:: Passage ::

_ _ _ _ _

Lacan’s Graph of Desire: Structural Outline

Lacan introduced successive versions of the graph of desire across seminars from the mid-1950s onward, most systematically in Seminar V and VI. The graph plots the trajectory of the subject’s relation to the Other through a series of topological points and vectors (Lacan, 1957–1958). At its core lies the barred subject ($), signifying the division effected by language, and object a, the cause of desire that remains irreducible to symbolisation. The graph also incorporates the signifying chain and the upper and lower levels of demand and desire, respectively.

Undergraduate study typically emphasises that the graph does not represent a linear developmental sequence but rather illustrates the structural moment in which the subject’s demand for love encounters the Other’s lack. This encounter produces a remainder—object a—that fuels the metonymic sliding of desire. Because the graph is formal rather than empirical, its clinical application requires careful translation into the speech of the analysand.

Anorexia and the Lacanian Subject

Within the psychoanalytic literature, anorexia has been approached principally through the registers of the imaginary and the real. The refusal of food may be understood as a refusal of the oral demand addressed to the maternal Other, a demand that threatens to engulf the subject’s nascent desire. In Lacanian terms, the anorexic manoeuvre can be located at the point where demand is transformed into desire: by withholding the body from nourishment, the subject stages an encounter with the lack in the Other.

However, the graph of desire complicates any straightforward identification of anorexia with a simple rejection of the Other. The vector from the barred subject to object a suggests that the refusal itself becomes the object through which desire is sustained. The symptom, therefore, is not merely negative; it functions as a paradoxical affirmation of the subject’s position within the symbolic order. This reading remains tentative, given that Lacan himself did not produce an extended commentary on eating disorders.

Limitations of Applying the Graph to Clinical Phenomena

While the graph offers a precise topology of desire, its utility for understanding anorexia is constrained by several factors. First, the graph privileges the symbolic and the real registers; the imaginary body-image distortions central to anorexia receive comparatively little direct representation. Second, contemporary clinical practice integrates diagnostic categories derived from psychiatry that do not map neatly onto Lacanian structures. Consequently, any attempt to correlate the graph’s points with anorexic symptoms risks over-formalisation at the expense of the singular speech of the patient.

_ _ _ _ _

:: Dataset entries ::
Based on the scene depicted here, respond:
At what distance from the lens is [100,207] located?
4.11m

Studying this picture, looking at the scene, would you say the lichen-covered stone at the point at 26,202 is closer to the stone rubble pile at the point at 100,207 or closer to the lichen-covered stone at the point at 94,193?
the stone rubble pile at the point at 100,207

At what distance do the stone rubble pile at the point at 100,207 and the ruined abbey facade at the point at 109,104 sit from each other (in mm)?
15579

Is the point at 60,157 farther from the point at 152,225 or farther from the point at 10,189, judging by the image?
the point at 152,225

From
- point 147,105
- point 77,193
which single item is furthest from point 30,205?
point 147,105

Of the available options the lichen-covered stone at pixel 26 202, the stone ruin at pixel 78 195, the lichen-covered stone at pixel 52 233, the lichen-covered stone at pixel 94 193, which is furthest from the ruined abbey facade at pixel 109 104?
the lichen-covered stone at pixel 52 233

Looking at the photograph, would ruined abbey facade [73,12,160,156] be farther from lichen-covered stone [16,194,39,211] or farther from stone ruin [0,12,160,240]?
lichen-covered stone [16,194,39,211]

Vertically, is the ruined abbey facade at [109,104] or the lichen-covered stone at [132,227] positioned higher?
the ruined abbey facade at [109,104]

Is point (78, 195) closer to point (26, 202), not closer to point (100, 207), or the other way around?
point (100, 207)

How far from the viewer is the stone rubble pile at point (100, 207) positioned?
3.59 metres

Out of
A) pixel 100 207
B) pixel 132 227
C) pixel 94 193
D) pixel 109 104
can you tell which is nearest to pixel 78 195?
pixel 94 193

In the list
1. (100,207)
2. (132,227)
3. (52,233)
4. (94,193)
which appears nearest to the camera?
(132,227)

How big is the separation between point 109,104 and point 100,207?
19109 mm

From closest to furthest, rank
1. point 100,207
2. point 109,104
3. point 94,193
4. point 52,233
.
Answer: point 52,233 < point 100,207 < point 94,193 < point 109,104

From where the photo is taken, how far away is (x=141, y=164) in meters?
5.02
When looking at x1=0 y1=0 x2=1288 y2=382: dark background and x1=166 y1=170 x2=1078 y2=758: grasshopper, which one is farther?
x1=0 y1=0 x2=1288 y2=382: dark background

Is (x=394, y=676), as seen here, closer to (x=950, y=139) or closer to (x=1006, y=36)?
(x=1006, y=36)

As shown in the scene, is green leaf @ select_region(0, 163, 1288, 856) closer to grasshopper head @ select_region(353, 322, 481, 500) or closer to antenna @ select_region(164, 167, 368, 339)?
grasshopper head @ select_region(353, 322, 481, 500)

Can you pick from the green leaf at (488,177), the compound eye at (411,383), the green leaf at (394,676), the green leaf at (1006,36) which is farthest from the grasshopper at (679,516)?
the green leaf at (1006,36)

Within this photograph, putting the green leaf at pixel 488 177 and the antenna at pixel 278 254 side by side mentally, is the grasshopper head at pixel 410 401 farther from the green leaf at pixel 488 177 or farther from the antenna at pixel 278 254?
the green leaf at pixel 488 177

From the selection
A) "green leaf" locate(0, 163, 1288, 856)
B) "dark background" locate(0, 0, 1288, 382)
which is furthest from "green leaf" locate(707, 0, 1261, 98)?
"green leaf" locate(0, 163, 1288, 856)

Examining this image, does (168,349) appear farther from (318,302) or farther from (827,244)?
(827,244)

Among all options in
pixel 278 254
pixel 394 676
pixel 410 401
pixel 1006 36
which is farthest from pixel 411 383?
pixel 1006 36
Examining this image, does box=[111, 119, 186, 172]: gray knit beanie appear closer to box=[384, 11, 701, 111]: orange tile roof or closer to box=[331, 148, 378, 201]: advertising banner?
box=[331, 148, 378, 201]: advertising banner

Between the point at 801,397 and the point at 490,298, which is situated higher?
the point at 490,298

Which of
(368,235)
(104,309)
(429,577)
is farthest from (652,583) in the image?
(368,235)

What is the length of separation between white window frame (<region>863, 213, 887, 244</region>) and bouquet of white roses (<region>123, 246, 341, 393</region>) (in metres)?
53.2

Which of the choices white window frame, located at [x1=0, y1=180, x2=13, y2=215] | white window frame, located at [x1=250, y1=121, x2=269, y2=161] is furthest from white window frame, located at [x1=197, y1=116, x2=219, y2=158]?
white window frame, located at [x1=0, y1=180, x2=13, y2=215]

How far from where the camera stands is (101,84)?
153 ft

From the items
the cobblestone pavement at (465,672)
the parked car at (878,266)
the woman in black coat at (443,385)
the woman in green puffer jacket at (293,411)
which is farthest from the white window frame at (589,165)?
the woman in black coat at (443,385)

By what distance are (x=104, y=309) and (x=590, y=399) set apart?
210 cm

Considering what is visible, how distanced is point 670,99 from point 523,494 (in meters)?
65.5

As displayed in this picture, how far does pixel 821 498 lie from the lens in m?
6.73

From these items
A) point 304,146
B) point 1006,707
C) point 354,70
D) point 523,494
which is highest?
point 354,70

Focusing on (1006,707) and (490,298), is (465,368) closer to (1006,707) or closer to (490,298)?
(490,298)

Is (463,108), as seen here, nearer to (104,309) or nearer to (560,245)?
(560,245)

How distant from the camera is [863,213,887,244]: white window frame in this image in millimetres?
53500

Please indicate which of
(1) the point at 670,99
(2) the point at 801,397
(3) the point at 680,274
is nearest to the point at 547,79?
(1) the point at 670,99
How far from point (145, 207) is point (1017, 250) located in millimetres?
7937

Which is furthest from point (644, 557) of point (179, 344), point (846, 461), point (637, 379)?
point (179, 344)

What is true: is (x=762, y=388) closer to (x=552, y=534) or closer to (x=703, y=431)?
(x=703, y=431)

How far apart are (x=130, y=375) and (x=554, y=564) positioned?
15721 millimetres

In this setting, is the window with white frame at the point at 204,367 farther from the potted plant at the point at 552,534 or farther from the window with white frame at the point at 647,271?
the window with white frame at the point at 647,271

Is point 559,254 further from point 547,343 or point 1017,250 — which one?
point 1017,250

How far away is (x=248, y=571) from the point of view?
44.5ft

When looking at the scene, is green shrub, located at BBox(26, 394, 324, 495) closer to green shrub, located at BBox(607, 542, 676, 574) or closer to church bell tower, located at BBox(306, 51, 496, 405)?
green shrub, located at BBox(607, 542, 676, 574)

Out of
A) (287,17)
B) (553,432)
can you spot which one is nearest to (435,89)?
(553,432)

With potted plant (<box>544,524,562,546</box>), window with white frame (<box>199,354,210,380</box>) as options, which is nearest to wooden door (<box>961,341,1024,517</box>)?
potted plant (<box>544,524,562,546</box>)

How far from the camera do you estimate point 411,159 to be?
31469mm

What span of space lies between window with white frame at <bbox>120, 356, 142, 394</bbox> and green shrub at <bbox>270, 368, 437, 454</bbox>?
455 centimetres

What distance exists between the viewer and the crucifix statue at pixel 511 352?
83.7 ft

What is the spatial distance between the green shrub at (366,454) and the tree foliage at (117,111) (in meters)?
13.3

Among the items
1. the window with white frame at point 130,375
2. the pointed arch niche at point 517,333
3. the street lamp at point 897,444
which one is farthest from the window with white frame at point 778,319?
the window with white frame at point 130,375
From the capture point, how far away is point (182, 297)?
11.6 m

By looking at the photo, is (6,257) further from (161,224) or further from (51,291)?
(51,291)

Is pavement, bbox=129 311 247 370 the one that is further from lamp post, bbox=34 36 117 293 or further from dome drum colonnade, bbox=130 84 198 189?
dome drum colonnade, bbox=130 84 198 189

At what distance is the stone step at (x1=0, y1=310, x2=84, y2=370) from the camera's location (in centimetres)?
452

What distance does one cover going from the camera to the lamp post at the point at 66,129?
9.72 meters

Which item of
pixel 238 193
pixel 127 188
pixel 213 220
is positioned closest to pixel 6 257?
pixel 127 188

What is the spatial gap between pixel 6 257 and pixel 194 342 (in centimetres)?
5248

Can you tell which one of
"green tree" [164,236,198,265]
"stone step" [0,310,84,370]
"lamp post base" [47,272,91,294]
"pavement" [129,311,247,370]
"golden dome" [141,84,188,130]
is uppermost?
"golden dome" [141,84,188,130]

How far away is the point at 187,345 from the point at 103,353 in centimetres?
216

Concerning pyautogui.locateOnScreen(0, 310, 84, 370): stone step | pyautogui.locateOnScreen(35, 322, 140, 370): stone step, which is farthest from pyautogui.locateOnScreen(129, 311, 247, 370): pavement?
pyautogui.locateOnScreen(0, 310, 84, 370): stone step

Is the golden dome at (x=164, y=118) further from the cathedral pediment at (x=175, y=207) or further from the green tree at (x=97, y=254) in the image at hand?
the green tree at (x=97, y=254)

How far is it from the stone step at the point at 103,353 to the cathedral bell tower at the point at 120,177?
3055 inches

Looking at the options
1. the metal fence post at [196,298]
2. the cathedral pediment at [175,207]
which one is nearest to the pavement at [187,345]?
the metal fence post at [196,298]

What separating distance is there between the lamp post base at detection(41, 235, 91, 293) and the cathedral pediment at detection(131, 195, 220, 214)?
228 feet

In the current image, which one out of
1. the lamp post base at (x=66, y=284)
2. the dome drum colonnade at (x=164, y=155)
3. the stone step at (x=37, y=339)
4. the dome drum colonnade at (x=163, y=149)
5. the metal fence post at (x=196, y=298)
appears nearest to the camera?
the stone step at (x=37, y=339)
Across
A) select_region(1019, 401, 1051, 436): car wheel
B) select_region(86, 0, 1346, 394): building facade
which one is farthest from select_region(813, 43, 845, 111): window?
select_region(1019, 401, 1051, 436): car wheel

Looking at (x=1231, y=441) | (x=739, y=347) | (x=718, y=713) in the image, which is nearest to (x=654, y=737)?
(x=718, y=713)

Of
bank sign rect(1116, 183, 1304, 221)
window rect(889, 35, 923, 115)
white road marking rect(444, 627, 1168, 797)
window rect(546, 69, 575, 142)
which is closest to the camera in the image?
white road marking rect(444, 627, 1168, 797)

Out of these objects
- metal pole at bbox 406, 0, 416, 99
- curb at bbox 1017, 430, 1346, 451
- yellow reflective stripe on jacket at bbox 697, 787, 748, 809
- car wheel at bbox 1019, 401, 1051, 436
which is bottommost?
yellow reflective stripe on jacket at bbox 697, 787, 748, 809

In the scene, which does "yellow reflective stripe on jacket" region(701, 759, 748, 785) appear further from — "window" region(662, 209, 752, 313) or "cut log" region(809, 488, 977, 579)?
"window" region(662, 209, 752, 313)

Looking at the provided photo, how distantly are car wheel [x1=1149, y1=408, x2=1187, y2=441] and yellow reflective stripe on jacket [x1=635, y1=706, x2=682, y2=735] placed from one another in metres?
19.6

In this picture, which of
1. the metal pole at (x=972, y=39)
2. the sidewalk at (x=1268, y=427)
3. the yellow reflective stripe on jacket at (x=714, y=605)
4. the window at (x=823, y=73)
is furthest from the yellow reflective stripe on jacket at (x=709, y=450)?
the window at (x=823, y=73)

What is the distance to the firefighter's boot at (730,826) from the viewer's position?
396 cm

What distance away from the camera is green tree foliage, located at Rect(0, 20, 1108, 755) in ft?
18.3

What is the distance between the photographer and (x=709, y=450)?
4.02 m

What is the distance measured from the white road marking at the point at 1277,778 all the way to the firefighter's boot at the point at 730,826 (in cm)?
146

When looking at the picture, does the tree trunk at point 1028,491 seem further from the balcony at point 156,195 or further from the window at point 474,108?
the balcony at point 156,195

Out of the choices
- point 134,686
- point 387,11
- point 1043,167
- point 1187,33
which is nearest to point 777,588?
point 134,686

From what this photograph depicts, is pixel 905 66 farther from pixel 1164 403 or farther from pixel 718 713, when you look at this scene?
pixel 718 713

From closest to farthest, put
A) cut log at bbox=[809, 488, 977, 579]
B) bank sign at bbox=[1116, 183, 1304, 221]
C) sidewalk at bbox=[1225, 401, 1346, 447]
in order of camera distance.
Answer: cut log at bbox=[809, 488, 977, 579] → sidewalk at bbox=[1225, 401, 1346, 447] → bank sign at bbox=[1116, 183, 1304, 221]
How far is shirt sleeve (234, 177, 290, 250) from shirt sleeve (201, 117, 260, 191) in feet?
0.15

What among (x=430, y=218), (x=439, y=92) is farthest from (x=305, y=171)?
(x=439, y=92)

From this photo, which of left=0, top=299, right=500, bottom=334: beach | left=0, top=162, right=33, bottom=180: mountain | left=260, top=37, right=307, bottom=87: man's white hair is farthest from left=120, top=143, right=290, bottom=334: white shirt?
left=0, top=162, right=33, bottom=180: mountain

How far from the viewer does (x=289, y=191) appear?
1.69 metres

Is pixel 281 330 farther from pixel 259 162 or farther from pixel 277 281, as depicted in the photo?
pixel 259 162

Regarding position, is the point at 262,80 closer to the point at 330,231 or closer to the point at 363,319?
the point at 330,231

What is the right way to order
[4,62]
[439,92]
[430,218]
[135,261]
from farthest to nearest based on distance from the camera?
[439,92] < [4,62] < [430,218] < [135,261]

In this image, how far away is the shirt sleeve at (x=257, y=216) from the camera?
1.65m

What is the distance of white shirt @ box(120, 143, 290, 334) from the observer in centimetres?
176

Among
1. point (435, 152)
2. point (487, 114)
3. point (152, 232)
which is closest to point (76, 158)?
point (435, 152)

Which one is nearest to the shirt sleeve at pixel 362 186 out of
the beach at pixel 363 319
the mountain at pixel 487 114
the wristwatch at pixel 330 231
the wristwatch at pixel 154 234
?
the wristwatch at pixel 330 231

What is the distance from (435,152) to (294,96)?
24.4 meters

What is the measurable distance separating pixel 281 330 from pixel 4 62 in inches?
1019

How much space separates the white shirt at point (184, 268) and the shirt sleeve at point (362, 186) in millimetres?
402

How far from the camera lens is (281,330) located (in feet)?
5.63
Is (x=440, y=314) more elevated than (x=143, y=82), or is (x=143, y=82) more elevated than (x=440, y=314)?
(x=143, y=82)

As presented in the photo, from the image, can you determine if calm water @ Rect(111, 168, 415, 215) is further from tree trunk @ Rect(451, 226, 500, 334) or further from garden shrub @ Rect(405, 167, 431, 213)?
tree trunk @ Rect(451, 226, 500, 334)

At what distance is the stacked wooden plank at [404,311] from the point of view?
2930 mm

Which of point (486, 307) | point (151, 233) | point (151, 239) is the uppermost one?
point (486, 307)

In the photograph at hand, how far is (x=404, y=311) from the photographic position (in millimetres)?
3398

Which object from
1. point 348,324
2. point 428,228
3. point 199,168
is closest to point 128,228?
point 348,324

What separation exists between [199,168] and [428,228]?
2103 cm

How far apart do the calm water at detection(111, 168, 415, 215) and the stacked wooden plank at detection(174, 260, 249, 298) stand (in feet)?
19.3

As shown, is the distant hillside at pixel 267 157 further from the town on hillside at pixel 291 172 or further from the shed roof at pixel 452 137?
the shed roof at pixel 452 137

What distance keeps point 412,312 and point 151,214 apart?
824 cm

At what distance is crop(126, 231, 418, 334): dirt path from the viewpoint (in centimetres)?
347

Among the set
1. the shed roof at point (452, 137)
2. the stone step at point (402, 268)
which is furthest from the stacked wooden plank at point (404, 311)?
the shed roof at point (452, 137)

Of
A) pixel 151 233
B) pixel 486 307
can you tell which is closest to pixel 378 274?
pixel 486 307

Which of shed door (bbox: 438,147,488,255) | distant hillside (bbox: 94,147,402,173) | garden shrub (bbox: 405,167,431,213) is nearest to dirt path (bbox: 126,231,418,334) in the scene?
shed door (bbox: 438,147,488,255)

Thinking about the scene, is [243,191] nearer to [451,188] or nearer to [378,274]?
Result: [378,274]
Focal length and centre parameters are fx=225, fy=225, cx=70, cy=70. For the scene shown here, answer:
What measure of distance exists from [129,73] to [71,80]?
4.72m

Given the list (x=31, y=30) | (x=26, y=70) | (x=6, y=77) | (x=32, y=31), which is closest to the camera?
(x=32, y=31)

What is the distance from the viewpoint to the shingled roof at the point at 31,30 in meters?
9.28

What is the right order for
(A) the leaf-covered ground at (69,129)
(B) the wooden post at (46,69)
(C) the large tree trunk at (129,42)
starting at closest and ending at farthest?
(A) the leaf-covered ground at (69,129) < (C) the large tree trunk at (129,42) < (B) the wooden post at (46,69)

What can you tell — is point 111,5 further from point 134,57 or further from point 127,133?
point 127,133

_ _ _ _ _

:: Assignment ::
Render this sentence from the passage on Lacan's graph of desire in French: "This encounter produces a remainder—object a—that fuels the metonymic sliding of desire."

:: Problem solution ::
Cette rencontre produit un reste — l'objet a — qui alimente le glissement métonymique du désir.